> Task requirements: Starting at the first entry below, repeat all the data word for word and drop the pictures.

> Data to examine:
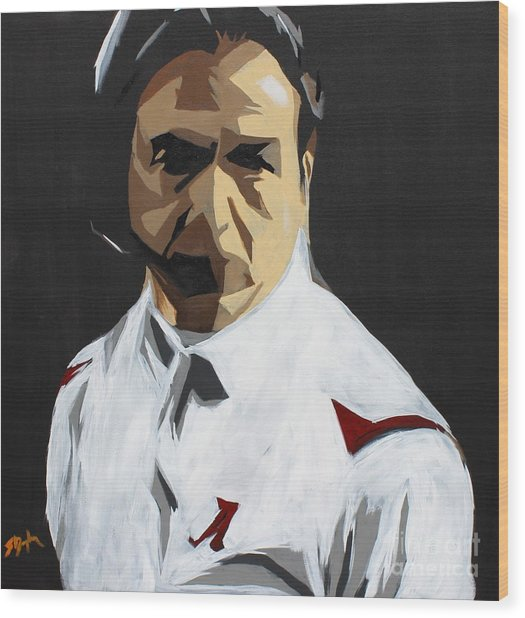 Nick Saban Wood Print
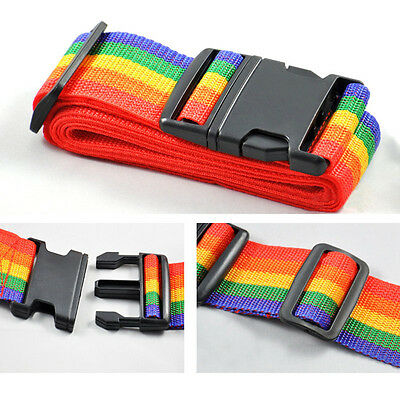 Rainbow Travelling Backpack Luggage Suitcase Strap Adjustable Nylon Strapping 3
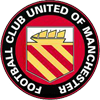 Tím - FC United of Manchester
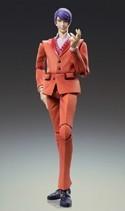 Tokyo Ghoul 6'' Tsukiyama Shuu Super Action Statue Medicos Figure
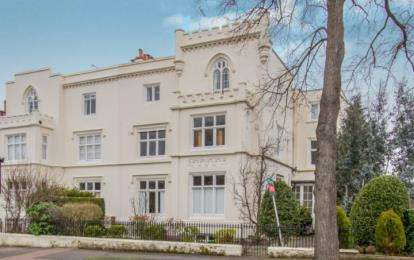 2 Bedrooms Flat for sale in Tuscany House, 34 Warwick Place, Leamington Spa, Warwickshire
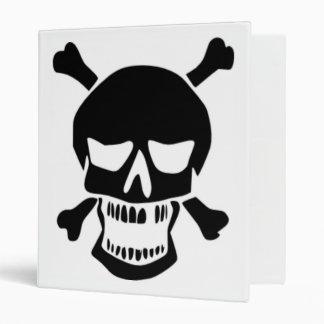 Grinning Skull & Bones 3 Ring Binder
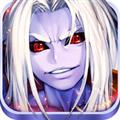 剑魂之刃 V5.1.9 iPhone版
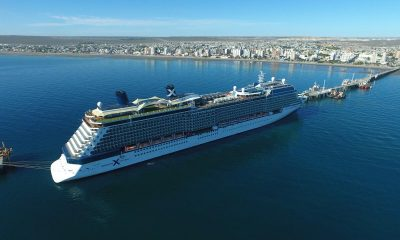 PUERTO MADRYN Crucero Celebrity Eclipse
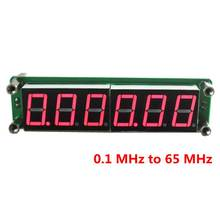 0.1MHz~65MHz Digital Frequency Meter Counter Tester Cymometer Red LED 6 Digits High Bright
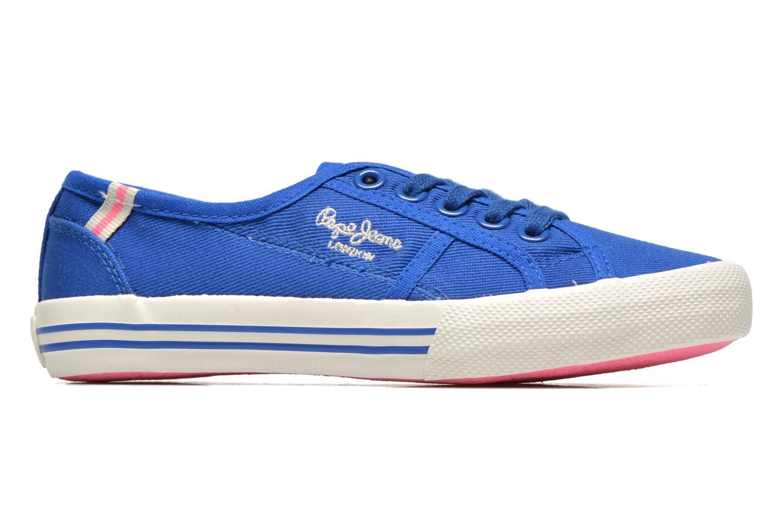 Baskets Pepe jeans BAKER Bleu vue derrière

> Final answer:
 Nick Saban Wood Print
 Rainbow Travelling Backpack Luggage Suitcase Strap Adjustable Nylon Strapping 3
 Tím - FC United of Manchester
 Tokyo Ghoul 6'' Tsukiyama Shuu Super Action Statue Medicos Figure
 2 Bedrooms Flat for sale in Tuscany House, 34 Warwick Place, Leamington Spa, Warwickshire
 Grinning Skull & Bones 3 Ring Binder
 剑魂之刃 V5.1.9 iPhone版
 PUERTO MADRYN Crucero Celebrity Eclipse
 0.1MHz~65MHz Digital Frequency Meter Counter Tester Cymometer Red LED 6 Digits High Bright
 Baskets Pepe jeans BAKER Bleu vue derrière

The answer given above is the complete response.